(Contour annotation lines)

•••

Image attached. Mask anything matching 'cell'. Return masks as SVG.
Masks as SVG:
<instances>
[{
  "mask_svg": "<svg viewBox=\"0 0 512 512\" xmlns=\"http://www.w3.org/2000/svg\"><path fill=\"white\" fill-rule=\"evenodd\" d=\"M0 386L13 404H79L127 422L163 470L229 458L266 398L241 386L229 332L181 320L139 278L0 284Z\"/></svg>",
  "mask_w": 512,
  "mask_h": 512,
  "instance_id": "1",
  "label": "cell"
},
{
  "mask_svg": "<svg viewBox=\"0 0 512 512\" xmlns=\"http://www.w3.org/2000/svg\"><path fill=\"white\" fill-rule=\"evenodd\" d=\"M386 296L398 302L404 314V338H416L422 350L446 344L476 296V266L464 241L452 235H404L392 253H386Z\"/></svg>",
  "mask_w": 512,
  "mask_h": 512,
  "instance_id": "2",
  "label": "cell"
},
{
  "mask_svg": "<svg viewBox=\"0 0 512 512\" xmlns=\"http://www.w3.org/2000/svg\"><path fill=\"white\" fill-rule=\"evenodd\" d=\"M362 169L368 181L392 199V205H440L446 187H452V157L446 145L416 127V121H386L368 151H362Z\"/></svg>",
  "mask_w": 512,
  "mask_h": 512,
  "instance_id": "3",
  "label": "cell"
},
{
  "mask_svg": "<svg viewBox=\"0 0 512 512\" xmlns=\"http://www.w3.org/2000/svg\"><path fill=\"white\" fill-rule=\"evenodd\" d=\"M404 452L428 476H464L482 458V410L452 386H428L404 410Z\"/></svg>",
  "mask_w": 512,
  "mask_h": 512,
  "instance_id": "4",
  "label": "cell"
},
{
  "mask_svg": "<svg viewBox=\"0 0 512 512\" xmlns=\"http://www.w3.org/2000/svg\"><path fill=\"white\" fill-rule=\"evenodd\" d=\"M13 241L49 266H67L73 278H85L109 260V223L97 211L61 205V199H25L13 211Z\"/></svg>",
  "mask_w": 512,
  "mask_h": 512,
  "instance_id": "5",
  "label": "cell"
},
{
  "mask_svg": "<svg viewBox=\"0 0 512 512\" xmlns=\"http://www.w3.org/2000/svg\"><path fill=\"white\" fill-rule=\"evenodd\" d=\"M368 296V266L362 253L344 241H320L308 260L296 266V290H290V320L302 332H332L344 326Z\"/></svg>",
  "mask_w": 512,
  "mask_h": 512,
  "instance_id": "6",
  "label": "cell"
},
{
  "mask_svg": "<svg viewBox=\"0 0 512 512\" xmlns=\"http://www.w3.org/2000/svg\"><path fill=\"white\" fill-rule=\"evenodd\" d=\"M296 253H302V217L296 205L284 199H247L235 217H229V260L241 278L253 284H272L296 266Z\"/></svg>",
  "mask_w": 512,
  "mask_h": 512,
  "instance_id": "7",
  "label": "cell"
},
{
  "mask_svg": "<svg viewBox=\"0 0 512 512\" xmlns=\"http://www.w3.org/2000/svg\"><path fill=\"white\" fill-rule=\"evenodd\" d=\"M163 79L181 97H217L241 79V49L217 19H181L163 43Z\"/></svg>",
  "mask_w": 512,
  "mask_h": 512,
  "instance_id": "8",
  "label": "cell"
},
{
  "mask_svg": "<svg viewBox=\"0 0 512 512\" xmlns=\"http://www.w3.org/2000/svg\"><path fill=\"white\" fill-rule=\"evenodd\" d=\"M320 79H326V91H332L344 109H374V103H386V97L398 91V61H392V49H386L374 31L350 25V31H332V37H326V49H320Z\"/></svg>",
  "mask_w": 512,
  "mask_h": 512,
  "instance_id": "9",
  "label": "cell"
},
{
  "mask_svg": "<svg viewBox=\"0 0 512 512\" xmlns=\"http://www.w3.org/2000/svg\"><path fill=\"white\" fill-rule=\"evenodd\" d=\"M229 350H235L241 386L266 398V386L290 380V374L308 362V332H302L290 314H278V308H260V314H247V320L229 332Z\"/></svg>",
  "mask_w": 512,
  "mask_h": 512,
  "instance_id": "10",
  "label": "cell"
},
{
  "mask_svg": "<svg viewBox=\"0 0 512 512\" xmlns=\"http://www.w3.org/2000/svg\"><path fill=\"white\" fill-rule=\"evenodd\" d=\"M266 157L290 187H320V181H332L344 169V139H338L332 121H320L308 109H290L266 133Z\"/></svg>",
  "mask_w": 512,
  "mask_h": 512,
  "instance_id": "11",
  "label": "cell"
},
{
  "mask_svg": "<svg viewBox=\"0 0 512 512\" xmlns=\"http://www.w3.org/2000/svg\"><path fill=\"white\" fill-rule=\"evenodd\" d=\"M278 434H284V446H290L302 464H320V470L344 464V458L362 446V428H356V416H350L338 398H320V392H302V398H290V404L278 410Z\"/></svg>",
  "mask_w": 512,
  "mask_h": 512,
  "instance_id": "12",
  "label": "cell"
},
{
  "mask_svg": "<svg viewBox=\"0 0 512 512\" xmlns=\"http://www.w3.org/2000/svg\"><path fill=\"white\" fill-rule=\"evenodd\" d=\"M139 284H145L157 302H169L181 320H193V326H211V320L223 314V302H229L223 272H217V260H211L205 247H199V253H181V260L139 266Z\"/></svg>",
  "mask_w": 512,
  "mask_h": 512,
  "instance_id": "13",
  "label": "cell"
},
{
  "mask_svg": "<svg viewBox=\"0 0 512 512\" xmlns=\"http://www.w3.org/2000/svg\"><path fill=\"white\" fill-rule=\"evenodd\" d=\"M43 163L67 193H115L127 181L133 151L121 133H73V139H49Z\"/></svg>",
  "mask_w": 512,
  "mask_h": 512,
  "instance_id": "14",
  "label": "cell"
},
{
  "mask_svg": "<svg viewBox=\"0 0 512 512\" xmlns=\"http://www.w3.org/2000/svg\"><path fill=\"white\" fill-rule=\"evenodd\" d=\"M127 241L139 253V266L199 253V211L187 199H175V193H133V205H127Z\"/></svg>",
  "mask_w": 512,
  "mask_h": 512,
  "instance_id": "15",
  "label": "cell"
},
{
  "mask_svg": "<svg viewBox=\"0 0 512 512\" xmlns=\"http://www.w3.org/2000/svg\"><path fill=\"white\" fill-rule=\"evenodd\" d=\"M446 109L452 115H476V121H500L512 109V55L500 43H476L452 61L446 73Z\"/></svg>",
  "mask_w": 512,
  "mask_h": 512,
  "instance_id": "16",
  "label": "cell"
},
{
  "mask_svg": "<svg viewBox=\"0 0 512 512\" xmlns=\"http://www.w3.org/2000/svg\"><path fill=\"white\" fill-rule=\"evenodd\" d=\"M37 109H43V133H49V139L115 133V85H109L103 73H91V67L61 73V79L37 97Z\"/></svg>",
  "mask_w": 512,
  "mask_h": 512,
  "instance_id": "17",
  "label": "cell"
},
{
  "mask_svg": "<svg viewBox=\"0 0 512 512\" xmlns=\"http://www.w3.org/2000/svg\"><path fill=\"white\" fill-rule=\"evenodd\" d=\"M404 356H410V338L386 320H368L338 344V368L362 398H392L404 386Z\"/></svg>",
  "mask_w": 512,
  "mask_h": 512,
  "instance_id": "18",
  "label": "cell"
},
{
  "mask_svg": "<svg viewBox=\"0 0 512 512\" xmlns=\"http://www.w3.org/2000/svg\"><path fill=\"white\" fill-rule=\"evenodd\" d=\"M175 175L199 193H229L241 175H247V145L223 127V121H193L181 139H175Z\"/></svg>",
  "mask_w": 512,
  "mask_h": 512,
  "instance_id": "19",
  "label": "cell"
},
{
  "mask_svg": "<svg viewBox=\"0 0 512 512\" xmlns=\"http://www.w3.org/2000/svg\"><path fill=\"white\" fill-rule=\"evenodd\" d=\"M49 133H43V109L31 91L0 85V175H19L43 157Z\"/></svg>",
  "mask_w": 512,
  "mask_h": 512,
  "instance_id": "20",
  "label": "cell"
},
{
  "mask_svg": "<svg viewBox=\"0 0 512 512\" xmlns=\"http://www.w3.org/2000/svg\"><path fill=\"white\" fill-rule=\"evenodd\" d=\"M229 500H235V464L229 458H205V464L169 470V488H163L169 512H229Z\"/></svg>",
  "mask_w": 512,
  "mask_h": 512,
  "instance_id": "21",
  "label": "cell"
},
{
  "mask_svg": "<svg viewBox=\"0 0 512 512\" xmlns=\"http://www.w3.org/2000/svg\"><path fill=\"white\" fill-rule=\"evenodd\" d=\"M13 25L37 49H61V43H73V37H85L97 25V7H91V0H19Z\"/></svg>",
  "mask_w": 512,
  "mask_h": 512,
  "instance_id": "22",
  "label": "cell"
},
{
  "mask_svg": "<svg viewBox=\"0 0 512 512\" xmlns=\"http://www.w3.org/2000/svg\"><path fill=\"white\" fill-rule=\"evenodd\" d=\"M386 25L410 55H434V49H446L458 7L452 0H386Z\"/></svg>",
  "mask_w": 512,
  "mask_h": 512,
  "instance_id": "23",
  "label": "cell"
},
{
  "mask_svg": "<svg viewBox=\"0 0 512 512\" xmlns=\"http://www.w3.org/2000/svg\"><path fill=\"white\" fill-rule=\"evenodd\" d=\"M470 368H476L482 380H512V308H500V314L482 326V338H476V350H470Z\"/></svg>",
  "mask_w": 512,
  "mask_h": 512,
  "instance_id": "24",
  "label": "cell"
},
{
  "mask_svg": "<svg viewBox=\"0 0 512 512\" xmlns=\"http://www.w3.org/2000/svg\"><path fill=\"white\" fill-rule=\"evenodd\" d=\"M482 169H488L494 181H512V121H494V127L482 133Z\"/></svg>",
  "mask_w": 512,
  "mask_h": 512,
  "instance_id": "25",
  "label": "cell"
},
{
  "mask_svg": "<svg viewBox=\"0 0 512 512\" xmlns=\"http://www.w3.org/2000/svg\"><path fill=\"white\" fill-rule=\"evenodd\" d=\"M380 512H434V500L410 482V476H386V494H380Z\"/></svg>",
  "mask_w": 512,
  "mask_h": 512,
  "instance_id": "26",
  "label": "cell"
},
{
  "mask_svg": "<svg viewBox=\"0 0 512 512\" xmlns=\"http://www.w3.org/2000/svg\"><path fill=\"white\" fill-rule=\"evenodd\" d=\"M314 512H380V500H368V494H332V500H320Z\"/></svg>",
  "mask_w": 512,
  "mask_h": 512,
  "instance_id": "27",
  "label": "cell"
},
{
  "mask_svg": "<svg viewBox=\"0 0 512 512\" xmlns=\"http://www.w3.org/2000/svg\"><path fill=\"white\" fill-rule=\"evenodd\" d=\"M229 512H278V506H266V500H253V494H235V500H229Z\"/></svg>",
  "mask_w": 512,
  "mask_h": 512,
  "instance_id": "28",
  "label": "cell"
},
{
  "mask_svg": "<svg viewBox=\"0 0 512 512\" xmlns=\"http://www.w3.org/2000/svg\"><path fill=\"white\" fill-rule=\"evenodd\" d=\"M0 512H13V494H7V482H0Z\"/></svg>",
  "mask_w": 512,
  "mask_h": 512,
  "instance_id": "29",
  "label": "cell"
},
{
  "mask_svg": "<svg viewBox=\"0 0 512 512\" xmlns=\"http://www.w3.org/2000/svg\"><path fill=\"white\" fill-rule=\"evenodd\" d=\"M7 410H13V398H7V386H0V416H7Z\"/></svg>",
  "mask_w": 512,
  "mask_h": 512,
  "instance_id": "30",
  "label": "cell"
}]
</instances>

•••

WORK TO BE COMPLETED -
Please print everything from the start of the lines above down to the line containing "296L398 302L404 314V338H416L422", including both ends and changing nothing.

WORKED SOLUTION -
Image attached. Mask anything matching 'cell'. Return masks as SVG.
Masks as SVG:
<instances>
[{
  "mask_svg": "<svg viewBox=\"0 0 512 512\" xmlns=\"http://www.w3.org/2000/svg\"><path fill=\"white\" fill-rule=\"evenodd\" d=\"M0 386L13 404H79L127 422L163 470L229 458L266 398L241 386L229 332L181 320L139 278L0 284Z\"/></svg>",
  "mask_w": 512,
  "mask_h": 512,
  "instance_id": "1",
  "label": "cell"
},
{
  "mask_svg": "<svg viewBox=\"0 0 512 512\" xmlns=\"http://www.w3.org/2000/svg\"><path fill=\"white\" fill-rule=\"evenodd\" d=\"M386 296L398 302L404 314V338H416L422 350L446 344L476 296V266L464 241L452 235H404L392 253H386Z\"/></svg>",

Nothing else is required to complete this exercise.